## PASSAGE PROVIDED
--------------------

Curator of fluff and feathers,
he tied his own flies,
designed his own waders
and up to the lake country
for trout and walleye.
I would ask him, what is it
out there on the water,
and he would say, all week
I swim lead for my school of patients,
take this, take that,
don't eat this, don't eat that,
I tell them swim away from the hook,
don't take that bait, that bug there
has sharp metal innards,
that worm glints steel,
but we are such dumb fish,
such sorry things that we all get pulled
from our lives.
So, weekends,
I choose to be the redresser of balances.
I know that he hid behind this facile
diagnosis because I went with him once
and as we stood thigh-deep
in the cold and clear lake,
he began his meticulous detailings,
the striations of the bottom rocks
and how each different sediment
reflects the light, the distribution
of firs along the shore,
the speckling of the speckled trout
and each thing, he said,
is a symptom and so a clue
into the fevered chemistry of beauty.
Literary and Historical Notes:
It's the birthday of Jacob Grimm, born in Hanau, Germany (1785). He and his younger brother Wilhelm, who was born a year later, collected and published Grimm's Fairy Tales in 1812 which led to the birth of the study of folklore.
They grew up the sons of an affluent lawyer and as boys they loved to collect all kinds of things: plants, birds' eggs, butterflies, and unusual stones. But their father died when Jacob was eleven and Wilhelm was ten and the family had barely enough money to send them to school. They were both brilliant students, though, and they managed to finish high school and college in only four years.

--------------------

[Data excerpts]
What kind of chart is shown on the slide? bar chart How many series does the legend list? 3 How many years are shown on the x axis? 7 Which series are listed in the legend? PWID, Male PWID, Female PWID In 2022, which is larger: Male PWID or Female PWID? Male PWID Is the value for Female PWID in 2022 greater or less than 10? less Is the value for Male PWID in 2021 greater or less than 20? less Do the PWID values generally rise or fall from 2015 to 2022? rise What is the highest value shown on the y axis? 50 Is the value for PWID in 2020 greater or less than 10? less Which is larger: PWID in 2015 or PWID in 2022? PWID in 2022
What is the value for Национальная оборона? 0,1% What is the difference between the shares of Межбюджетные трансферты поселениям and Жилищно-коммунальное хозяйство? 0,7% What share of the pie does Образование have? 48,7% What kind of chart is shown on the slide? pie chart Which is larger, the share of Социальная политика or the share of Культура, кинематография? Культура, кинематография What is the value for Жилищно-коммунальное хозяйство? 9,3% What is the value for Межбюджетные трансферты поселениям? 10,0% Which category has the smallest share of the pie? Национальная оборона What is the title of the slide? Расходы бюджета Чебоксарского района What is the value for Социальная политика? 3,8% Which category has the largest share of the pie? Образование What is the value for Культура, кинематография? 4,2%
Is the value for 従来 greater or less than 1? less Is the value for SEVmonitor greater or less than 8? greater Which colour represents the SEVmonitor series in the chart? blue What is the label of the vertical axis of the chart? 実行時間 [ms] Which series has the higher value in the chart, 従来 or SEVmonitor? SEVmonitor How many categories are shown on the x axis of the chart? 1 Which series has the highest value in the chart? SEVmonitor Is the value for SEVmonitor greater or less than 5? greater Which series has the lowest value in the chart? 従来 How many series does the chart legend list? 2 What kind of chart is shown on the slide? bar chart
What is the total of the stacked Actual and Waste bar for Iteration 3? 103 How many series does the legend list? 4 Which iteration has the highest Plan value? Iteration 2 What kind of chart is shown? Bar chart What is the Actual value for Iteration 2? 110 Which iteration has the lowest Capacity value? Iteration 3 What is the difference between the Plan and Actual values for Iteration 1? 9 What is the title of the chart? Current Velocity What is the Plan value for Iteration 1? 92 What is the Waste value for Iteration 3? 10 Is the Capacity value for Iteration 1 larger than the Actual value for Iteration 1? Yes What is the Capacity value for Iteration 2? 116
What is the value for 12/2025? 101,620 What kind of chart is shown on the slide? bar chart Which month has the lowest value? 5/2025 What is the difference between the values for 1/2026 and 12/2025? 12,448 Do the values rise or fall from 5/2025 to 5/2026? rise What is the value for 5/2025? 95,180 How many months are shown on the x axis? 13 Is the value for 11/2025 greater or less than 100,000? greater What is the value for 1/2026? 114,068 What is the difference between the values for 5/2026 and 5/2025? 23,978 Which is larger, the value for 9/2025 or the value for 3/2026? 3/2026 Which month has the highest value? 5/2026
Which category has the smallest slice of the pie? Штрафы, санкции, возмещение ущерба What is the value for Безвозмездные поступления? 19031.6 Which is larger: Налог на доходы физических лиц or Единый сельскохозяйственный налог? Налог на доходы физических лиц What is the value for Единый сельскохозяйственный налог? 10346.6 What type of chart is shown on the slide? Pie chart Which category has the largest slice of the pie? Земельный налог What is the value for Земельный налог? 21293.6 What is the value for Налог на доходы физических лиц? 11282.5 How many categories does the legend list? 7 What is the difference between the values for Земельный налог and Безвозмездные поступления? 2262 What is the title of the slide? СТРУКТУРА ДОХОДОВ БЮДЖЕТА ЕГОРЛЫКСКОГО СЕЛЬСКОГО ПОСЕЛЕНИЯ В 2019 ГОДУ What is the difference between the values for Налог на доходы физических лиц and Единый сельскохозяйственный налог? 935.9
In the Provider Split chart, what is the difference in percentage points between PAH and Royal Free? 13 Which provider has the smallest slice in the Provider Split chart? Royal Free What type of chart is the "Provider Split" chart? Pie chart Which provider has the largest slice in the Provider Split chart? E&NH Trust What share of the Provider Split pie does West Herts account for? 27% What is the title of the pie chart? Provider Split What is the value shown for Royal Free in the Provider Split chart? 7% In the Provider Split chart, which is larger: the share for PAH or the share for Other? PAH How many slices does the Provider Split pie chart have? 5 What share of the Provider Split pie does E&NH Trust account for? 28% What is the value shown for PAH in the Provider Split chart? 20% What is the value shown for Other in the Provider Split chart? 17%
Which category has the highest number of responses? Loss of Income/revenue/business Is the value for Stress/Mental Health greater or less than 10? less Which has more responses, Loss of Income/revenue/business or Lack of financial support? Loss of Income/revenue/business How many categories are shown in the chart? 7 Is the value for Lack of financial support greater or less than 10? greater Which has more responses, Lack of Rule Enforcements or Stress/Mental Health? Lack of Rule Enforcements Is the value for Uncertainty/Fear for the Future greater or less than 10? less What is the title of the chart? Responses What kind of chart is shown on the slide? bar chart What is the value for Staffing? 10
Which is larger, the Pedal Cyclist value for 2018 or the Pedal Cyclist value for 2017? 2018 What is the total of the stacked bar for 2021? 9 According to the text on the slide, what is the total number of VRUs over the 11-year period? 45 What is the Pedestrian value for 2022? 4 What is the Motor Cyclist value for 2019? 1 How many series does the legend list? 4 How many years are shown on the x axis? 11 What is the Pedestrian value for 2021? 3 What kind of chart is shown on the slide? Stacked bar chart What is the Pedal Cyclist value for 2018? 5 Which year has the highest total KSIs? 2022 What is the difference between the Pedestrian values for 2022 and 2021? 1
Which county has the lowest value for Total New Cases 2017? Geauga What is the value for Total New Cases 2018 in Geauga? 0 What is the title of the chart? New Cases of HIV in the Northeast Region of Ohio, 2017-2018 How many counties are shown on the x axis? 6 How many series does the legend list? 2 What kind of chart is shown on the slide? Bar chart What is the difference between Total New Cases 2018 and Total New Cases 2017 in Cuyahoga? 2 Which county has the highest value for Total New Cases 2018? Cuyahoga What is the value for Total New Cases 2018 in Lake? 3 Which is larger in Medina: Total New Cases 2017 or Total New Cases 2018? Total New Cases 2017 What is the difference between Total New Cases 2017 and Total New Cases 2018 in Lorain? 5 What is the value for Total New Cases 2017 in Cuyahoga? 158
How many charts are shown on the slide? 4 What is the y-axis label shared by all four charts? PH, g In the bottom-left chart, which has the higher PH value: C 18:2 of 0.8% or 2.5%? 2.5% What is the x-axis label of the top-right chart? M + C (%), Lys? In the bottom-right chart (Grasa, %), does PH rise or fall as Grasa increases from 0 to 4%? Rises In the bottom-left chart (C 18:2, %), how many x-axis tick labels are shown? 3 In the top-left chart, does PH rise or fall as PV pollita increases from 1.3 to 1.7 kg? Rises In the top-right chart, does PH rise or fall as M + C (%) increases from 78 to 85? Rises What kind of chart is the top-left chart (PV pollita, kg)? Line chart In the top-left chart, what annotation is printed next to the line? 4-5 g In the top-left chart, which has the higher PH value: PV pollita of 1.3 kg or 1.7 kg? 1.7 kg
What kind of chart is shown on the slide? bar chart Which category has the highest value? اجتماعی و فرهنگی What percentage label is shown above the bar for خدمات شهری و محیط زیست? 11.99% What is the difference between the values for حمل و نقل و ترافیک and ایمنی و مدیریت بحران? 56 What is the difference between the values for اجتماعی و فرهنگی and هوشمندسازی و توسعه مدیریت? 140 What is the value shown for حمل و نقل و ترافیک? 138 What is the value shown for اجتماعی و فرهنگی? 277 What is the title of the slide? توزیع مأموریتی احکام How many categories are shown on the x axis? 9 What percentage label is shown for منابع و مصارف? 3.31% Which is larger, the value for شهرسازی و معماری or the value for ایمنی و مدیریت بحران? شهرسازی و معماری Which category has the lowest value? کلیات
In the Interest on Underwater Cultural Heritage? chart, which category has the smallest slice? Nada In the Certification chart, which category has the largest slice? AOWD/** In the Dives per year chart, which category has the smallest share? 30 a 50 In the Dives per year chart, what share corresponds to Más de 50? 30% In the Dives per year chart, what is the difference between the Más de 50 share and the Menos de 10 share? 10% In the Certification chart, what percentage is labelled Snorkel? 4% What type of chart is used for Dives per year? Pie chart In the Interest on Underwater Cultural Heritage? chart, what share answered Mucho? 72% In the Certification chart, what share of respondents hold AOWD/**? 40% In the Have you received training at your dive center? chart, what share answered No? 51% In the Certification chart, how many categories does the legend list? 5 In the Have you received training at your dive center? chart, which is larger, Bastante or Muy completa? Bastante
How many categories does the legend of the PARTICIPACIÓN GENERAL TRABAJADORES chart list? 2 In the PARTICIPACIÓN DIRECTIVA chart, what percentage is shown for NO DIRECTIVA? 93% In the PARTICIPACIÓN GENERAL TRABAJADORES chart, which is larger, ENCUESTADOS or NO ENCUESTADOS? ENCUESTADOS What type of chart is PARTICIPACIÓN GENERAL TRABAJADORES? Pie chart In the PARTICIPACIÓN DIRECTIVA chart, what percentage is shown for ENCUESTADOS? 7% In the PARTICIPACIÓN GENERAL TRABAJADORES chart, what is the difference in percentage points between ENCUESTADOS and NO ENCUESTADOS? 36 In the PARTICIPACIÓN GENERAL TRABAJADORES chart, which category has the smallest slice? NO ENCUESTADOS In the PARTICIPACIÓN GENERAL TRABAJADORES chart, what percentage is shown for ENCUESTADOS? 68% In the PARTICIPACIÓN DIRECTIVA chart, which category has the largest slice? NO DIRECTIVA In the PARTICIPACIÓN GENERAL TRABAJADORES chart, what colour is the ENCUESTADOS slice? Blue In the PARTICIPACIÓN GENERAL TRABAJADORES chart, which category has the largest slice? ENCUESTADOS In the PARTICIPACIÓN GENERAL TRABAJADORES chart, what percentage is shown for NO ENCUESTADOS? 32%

--------------------

## WHAT TO WORK ON
a - For each statement about the fishing-poem and Grimm passage, answer yes or no according to the passage, and quote the words that decide it. (i) The fisherman tied his own flies. (ii) Jacob Grimm was born a year after Wilhelm. (iii) The brothers finished high school and college in four years.
b - Resume the fishing-poem and Grimm passage, beginning right after its last sentence.
Nothing in the rows is needed here.

## ANSWERS IN ORDER
a -
(i) Yes: "he tied his own flies"
(ii) No: "his younger brother Wilhelm, who was born a year later"
(iii) Yes: "they managed to finish high school and college in only four years."

b -
They both went on the study law, and it was one of their law professors who introduced them to the idea of studying the songs and stories of ordinary people. At the time, most German intellectuals were interested in the future of German literature, but the brothers Grimm became obsessed with the neglected epics and ballads, stories and poems of Germany's past. Jacob began to spend all his time at antiquarian bookstores and he began learning as many languages as possible. He then followed his professor to Paris where he spent all his spare time in the National Library reading medieval manuscripts.
But Jacob and Wilhelm missed each other terribly while Jacob was in Paris. They wrote each other dozens of letters and when Jacob returned home they vowed never to be separated again. They shared a household for the rest of their lives.
European writers had long drawn on fairy tales for inspiration, but what Jacob and Wilhelm wanted to do was to collect and publish fairy tales as they were actually told, with no high literary embellishments. No one had ever done that before.
At first the project did not go well. Jacob sent Wilhelm out to the countryside to find storytellers but the peasants found him intimidating and refused to talk to him. They ultimately found more success when they began to ask friends and neighbors to help in the collecting. The six daughters of their next door neighbor proved to be great researchers and one of them ended up marrying Wilhelm.
But their most important discovery was a woman whose husband had died fighting as a mercenary in the American Revolution. She had memorized dozens of stories in her lifetime and she had a gift for telling them in a lively style. The brothers were amazed that when she told the stories more than once she altered very few words. It was she who gave the Grimms some of their most popular and enduring fairy tales including "Sleeping Beauty," "Little Red Riding Hood," and "Snow White."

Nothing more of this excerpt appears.